**TASK GOAL**
In the superannuation fact check, rewrite the part that opens with the words "Is it correct" and closes with "face being penalised.", replacing "self-assessment system" with "self-reporting system" throughout.

**READING TEXT**

--- START ---

Paul Keating superannuation
(Image: AAP/Darren England)

The claim

Hundreds of thousands of Australians have rushed to access their superannuation early as part of the federal government’s coronavirus response plan. But with more than $30 billion now withdrawn, questions are being asked about the wisdom of raiding future retirement savings to pay for the present.

Paul Keating, who as treasurer and later prime minister oversaw the design and introduction of Australia’s compulsory superannuation system, accused the government of leaning on the system to pay for the coronavirus stimulus, arguing there had been no assessment of whether people were eligible.

“There’s been no scrutiny whatsoever,” Keating told an Industry Super Australia webinar on August 4. “$20,000, all up, and you can take it.”

Is it correct that Australians have been allowed to access their superannuation early with “no scrutiny”?

The verdict

Keating’s claim is overstated.

The Australian Taxation Office relies on the self-assessment system to determine whether a person is eligible to access their superannuation early.

The self-assessment system, which underpins Australia’s income tax regime, requires individuals to make honest declarations about their financial circumstances. Under this system, if an individual is found to have misrepresented their situation, they face being penalised.

In the case of the early access scheme, no accompanying documentation is required, at least at the application stage.

The take-up rate of the scheme has significantly exceeded initial expectations, with some analysis suggesting that a significant proportion of those people who have accessed their superannuation experienced no drop in income, raising questions about eligibility.

--- END ---

**DATA EXCERPTS**

--- START ---

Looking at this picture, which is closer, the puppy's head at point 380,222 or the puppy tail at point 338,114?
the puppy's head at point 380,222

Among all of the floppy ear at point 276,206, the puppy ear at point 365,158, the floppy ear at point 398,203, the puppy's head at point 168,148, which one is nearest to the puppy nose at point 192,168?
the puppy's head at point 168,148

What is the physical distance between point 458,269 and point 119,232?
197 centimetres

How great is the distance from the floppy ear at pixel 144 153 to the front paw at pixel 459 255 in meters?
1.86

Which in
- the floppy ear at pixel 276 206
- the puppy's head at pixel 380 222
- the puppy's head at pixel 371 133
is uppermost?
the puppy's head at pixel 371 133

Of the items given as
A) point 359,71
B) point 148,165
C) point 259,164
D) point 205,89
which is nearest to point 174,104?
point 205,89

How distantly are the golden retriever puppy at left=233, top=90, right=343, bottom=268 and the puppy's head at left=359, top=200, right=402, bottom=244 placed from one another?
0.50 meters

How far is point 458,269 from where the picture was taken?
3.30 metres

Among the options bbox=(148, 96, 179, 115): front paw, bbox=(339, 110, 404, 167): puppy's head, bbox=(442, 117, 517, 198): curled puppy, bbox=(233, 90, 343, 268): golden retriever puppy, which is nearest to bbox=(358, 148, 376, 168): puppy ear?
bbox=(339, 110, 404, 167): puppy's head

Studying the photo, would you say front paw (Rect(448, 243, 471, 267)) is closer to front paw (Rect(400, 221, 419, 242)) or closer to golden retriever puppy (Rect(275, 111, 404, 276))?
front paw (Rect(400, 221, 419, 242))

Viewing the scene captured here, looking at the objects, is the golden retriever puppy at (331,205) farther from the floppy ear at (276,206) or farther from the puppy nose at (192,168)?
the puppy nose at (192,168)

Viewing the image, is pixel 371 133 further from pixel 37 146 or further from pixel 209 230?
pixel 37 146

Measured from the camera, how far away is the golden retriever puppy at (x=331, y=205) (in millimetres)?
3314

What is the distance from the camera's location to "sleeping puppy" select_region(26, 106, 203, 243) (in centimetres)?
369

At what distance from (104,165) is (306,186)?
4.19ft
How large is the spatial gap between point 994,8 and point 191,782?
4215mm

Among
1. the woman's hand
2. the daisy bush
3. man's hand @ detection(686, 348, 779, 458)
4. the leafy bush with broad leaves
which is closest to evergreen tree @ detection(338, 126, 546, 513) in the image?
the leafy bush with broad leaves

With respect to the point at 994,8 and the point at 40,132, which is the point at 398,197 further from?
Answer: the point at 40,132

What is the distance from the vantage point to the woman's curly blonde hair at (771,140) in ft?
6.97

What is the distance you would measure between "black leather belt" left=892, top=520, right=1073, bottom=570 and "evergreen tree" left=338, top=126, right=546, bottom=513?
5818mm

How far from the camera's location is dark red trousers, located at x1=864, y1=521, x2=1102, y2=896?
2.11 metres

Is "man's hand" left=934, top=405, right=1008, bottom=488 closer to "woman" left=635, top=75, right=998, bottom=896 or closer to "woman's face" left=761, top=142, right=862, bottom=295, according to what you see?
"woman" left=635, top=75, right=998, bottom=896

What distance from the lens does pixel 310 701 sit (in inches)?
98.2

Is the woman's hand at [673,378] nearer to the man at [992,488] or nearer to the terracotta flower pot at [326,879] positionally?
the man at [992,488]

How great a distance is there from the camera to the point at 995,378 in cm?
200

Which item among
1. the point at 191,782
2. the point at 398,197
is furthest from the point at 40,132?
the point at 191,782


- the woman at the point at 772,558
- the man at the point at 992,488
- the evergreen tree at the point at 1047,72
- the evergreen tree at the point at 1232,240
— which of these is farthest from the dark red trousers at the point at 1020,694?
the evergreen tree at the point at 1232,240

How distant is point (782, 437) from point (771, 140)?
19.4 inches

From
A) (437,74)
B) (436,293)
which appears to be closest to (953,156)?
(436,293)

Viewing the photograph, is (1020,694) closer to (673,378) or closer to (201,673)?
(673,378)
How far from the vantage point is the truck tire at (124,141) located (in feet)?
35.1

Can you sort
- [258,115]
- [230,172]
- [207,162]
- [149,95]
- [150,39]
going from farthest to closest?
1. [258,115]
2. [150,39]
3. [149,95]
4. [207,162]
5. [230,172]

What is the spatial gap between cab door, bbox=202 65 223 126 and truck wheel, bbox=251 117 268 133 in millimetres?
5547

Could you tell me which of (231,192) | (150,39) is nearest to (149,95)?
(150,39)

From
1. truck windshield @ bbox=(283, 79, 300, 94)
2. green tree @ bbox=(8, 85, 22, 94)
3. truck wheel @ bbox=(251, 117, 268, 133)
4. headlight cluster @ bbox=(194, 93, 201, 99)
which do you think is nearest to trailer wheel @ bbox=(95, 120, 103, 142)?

--- END ---
--- START ---

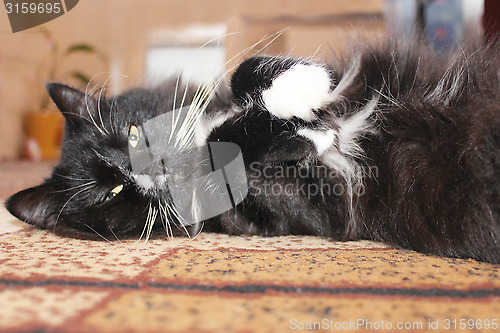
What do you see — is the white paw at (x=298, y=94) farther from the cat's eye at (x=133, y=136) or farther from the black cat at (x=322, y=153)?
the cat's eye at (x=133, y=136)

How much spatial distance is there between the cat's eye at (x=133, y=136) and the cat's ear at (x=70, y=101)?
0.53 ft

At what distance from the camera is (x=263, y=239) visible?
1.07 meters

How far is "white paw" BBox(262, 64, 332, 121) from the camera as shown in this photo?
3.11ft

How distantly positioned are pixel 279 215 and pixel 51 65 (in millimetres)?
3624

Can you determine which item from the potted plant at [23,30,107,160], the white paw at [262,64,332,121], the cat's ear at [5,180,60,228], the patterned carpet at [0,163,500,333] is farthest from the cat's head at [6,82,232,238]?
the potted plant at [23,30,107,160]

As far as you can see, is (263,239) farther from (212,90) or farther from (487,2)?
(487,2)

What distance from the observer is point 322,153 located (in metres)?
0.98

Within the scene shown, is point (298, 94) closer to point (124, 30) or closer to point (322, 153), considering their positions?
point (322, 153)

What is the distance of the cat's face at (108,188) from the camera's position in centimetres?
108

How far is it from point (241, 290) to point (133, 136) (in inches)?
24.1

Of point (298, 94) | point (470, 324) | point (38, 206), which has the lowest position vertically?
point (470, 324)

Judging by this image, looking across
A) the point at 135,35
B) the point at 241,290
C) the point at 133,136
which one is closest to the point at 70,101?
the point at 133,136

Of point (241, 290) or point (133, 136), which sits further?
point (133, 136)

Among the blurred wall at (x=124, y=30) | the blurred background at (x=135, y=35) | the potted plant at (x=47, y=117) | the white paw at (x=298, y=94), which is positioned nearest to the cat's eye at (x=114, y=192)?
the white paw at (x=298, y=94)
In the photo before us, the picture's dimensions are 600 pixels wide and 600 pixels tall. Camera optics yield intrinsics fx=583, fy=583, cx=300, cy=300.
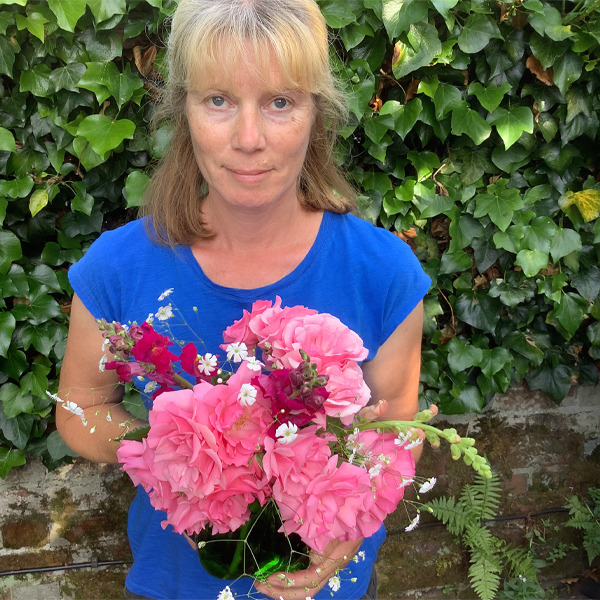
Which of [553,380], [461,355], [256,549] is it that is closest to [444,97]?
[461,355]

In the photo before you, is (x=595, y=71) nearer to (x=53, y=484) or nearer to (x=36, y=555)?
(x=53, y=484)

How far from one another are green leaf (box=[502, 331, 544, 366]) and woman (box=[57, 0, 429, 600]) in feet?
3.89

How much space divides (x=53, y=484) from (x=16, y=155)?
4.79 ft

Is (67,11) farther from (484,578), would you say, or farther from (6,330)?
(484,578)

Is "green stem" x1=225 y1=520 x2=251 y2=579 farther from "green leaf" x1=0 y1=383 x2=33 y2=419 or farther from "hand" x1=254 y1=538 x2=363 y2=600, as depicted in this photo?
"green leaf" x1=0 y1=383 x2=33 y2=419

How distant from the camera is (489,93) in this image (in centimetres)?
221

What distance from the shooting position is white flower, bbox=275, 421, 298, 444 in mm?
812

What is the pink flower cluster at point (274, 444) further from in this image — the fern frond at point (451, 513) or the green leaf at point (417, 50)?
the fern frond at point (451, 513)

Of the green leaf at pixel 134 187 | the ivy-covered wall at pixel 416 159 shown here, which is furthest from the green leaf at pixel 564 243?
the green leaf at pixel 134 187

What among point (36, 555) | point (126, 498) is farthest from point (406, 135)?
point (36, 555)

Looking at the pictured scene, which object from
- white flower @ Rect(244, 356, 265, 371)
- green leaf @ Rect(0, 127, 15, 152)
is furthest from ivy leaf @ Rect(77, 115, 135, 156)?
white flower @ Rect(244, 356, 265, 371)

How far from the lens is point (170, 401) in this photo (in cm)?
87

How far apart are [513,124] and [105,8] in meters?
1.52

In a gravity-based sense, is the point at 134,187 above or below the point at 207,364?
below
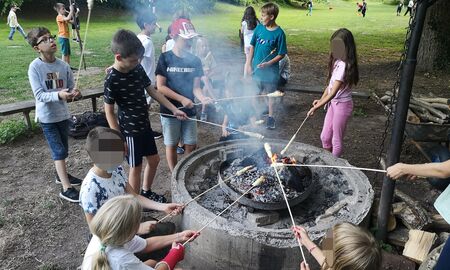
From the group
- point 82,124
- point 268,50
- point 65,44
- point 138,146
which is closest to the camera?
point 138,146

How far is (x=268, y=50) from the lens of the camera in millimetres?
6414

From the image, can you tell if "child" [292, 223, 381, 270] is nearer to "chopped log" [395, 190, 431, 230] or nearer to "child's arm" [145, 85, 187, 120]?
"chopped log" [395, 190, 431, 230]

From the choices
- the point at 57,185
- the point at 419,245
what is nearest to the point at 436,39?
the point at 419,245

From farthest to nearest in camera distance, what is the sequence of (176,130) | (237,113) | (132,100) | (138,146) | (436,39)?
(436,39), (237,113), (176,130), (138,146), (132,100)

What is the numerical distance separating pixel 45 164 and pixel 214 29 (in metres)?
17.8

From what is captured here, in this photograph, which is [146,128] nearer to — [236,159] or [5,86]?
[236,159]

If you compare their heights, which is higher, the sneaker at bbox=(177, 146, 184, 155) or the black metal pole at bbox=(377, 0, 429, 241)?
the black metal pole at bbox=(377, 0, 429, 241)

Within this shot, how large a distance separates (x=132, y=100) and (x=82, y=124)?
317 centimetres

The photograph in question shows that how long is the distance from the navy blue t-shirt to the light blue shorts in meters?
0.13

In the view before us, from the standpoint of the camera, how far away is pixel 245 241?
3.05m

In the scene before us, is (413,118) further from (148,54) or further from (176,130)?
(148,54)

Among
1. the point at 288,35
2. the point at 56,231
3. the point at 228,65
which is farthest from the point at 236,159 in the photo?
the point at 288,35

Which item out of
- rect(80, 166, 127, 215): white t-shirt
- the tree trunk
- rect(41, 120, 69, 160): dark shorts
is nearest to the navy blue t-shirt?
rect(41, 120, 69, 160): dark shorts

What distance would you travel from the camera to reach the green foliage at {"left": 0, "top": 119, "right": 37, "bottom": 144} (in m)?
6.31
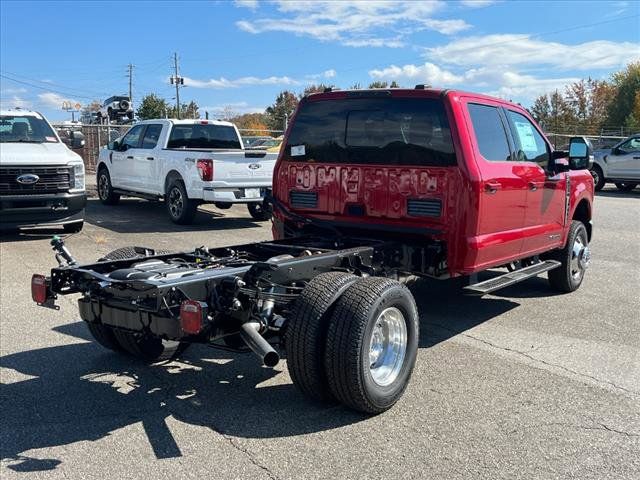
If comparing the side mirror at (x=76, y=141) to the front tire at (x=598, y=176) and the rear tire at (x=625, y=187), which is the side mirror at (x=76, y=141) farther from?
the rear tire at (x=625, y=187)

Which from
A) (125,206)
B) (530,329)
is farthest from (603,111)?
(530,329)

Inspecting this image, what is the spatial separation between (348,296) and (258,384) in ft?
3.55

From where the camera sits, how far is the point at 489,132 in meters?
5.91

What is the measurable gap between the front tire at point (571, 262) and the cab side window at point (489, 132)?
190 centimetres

--- END ---

**ANSWER BOX**
Is it correct that Australians have been allowed to access their superannuation early with “no scrutiny”?

The verdict

Keating’s claim is overstated.

The Australian Taxation Office relies on the self-reporting system to determine whether a person is eligible to access their superannuation early.

The self-reporting system, which underpins Australia’s income tax regime, requires individuals to make honest declarations about their financial circumstances. Under this system, if an individual is found to have misrepresented their situation, they face being penalised.